Excerpt:
--- START ---
Occasion: Yolanda's birthday
Libertad, her son, a friend of hers, and myself arrived at Yolanda's apartment complex and waited in the parking lot until we got the call that it was safe to go in. This was a surprise birthday party and we didn't want to be responsible for ruining it! We entered Yolanda's house and were greeted by friendly welcomes. Yolanda told us to make ourselves at home. I sat down in the chair offered to me. I was a bit taken aback when Libertad's friend took this invitation quite literally, almost immediately going into the kitchen to start making herself coffee and getting out cheese and crackers that she then offered to others.
I'm not sure why I was so surprised, Yolanda had told us to make ourselves at home so doing so was appropriate, right? I guess I expected for us to sit down and then get offered something to eat or drink. It never even occured to me that we could just go into her kitchen and help ourselves. This got me thinking about what it means to be hospitable. We often say "Mi casa es su casa" but I wonder how often people mean it. In the Dominican Republic, when they say it they mean it!
What's your hospitality personality? Let's take a quiz and find out!
1) When you meet someone new that you get on so well with you are sure you will become great friends, you
a) Tell the person that s/he is welcome to drop in on you anytime and give them your contact information fully expecting the person to stop by your house unannounced on some random date to chat.
b) Offer your phone number and say that you'd like to get together some time.
c) Nothing. If your paths are meant to cross again, they will.
--- END ---
Directions:
A - Return the part of the piece on Yolanda's birthday word for word, beginning at the words "What's your hospitality" and stopping after "together some time.".
B - Write the next part of the piece on Yolanda's birthday, carrying on from its last line.

Source data:
--- START ---
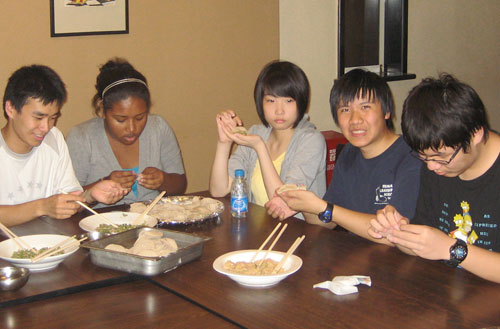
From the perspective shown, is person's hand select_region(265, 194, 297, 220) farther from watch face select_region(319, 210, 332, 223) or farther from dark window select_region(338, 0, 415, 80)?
dark window select_region(338, 0, 415, 80)

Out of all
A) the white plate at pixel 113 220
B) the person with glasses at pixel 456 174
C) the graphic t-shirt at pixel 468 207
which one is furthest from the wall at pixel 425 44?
the person with glasses at pixel 456 174

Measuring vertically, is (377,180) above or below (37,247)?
above

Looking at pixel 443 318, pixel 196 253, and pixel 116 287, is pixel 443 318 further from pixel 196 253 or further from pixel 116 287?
pixel 116 287

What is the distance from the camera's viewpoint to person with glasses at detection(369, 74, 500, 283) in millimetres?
1651

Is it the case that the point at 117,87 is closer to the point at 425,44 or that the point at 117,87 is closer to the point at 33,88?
the point at 33,88

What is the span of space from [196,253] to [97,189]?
740mm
--- END ---
Task responses:
A -
What's your hospitality personality? Let's take a quiz and find out!
1) When you meet someone new that you get on so well with you are sure you will become great friends, you
a) Tell the person that s/he is welcome to drop in on you anytime and give them your contact information fully expecting the person to stop by your house unannounced on some random date to chat.
b) Offer your phone number and say that you'd like to get together some time.

B -
2) You just moved and a good friend of yours comes to check out your new digs. When s/he arrives you
a) Offer them something to drink or eat that you've just made hoping someone would stop by, get it for them, and then explain where all the food and drinks are so they can get what they want themselves the next time they stop by.
b) Offer them something to drink or eat and then get it for them.
c) Just hang out without offering them anything. You're not a charity, after all.
3) Say you're upstairs and you don't hear it when a friend lets him/herself into your home, helps him/herself to whatever food and drinks s/he finds. When you come downstairs to find him/her on your couch watching T.V., pigging out you
a) Give them a hug and ask if there's anything else you can offer them, giving them a hard time for not coming more frequently.
b) Are surprised and let them know they should call next time so you can prepare more then ask them if there's anything else they would like.
c) Scream. You don't like people invading your privacy and you let your friend know it!
Now let's see what your answers tell us about you!
Mostly a's: Congratulations! You are the epitome of hospitality! When you say "Mi casa es su casa!" you mean it with all your heart. You want people to help themselves to whatever they want whenever they want. You treat people like family.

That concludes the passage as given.